-- Excerpted passage --
* * * * *

The three-year sales growth chart here tells the story. Grainger has grown its national and government accounts in the past three years. It has lost ground at its traditional local (i.e. small) accounts. This is a highly fragmented market. And on the industrial side it is getting smaller by the day in many U.S. markets. So Grainger can focus some sales effort to feed its user-friendly electronic presence, but not necessarily on traditional industrial markets. The commercial side has much more upside ahead.
So by throwing more feet on the street in a more targeted fashion, Grainger can shore up its share of mind with this fragmented segment by making its sales people a living, breathing extension of its catalog. Who ya gonna call? The odds get better if you increase your annual contacts with a customer.
Grainger historically has said its primary competition is the small independent industrial distributor. That will continue but this most recent realignment clearly refocuses into growth areas such as the insitutional and commmercial contracting markets. So a logical conclusion is that the competitive front is beefing up against the likes of Hughes Supply and Interline Brands.
Two big questions for Grainger as it shifts field sales focus. First, can it field the knowledgeable and consultative sales person who can compete with the local distributor who has had a much closer relationship historically with these small and mid-size customers? Second, are there enough customers to make this work? If this were a traditional recovery where all boats start rising, customers grow and markets get bigger, then the answer is yes. But this is shaping up (for 2004 at least) as a zero-sum gain recovery. Grainger and everyone else has to claw for market share from competitors. Raising the quality of customer service and the depth of the relationship is a great way to gain share.

* * * * *

-- The records --
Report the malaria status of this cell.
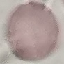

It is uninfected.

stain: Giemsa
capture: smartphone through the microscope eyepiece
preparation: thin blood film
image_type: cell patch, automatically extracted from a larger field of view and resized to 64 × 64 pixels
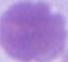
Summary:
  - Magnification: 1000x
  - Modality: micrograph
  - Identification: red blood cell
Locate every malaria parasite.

* * * * *

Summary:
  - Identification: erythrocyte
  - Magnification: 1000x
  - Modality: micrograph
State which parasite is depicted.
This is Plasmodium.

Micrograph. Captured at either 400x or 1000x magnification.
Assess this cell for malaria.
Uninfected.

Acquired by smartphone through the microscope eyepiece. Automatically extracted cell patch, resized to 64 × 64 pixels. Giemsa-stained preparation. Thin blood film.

* * * * *

-- Set problem A --
Name every company mentioned in the Grainger passage.
-- Set problem B --
From the listing, output the lines from the one with "Report the malaria status of this cell." up to and including the one with "Locate every malaria parasite." as a JSON list of strings, one per line. Skip blank lines and leave out the pictures.

-- Task response A --
Grainger, Hughes Supply, Interline Brands

-- Task response B --
[
  "Report the malaria status of this cell.",
  "It is uninfected.",
  "stain: Giemsa",
  "capture: smartphone through the microscope eyepiece",
  "preparation: thin blood film",
  "image_type: cell patch, automatically extracted from a larger field of view and resized to 64 × 64 pixels",
  "Summary:",
  "  - Magnification: 1000x",
  "  - Modality: micrograph",
  "  - Identification: red blood cell",
  "Locate every malaria parasite."
]